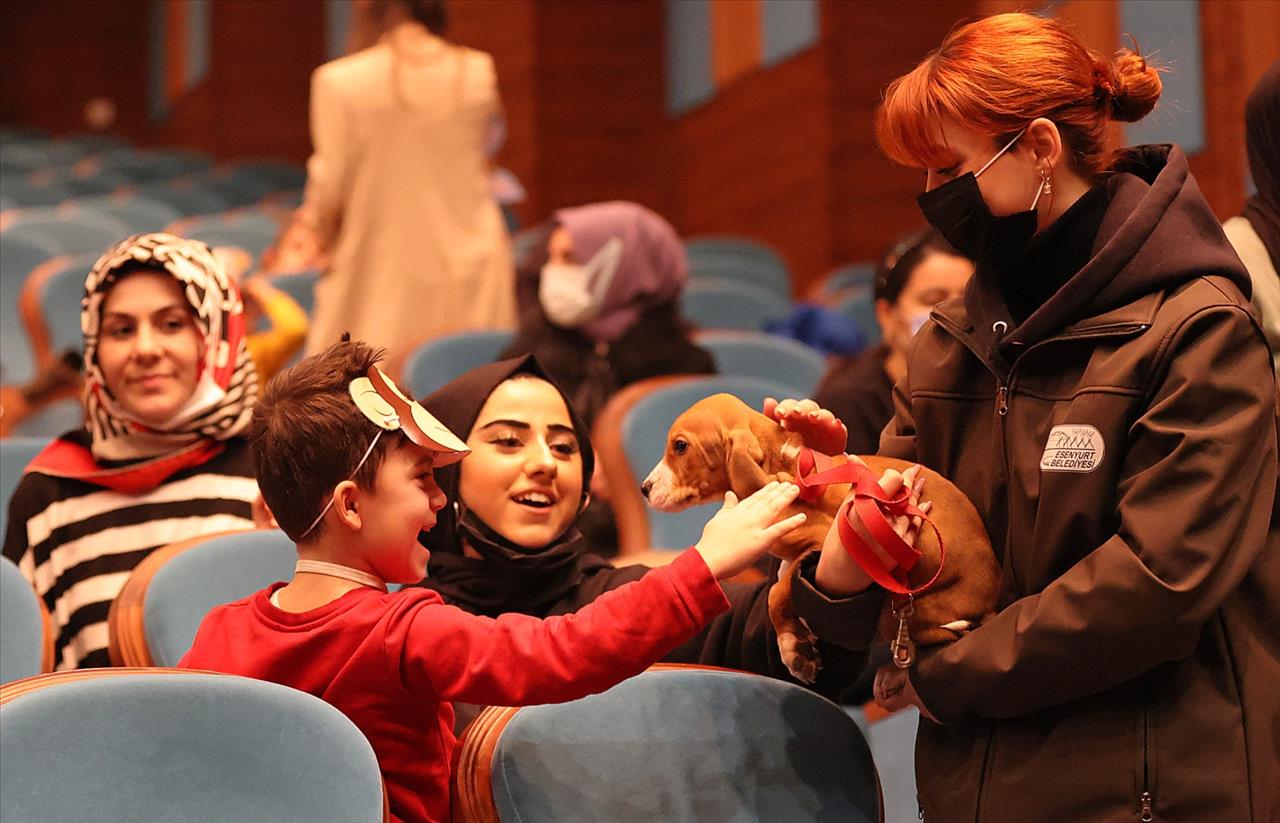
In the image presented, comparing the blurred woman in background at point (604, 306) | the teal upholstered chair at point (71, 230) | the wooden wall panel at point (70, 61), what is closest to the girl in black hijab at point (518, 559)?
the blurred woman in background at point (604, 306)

┄┄┄┄┄┄┄┄┄┄

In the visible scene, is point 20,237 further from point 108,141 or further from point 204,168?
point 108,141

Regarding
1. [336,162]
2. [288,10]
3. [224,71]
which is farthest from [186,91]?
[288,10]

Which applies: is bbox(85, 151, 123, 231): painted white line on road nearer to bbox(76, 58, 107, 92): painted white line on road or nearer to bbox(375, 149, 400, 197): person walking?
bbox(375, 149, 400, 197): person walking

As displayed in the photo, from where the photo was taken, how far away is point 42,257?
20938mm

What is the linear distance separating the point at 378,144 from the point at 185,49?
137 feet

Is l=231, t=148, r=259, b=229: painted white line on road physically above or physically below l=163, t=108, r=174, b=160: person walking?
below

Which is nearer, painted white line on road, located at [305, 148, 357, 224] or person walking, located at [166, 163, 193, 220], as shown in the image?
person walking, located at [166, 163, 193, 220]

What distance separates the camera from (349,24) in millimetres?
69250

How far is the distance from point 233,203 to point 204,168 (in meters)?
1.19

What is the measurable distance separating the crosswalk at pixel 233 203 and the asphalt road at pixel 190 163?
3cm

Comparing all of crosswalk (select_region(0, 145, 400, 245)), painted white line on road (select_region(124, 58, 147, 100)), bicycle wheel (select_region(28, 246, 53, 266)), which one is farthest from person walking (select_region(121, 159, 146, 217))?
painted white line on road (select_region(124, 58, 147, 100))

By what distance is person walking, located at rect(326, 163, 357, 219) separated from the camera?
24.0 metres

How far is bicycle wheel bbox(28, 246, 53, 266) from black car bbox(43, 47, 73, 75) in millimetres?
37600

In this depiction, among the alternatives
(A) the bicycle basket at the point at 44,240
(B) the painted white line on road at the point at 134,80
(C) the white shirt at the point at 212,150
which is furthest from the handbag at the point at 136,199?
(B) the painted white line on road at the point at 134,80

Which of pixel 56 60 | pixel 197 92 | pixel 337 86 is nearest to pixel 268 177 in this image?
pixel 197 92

┄┄┄┄┄┄┄┄┄┄

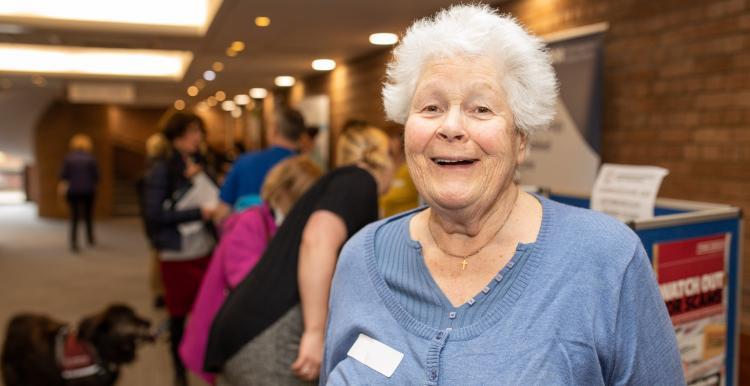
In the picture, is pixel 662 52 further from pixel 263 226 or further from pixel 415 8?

┄┄┄┄┄┄┄┄┄┄

_Stated exercise:_ Gather each line in the records above that contains the word "woman", and copy those lines out.

_Task response:_
In the image presented, comparing the blurred woman in background at point (604, 306) | the teal upholstered chair at point (71, 230) | the wooden wall panel at point (70, 61), what is closest to the girl in black hijab at point (518, 559)?
the blurred woman in background at point (604, 306)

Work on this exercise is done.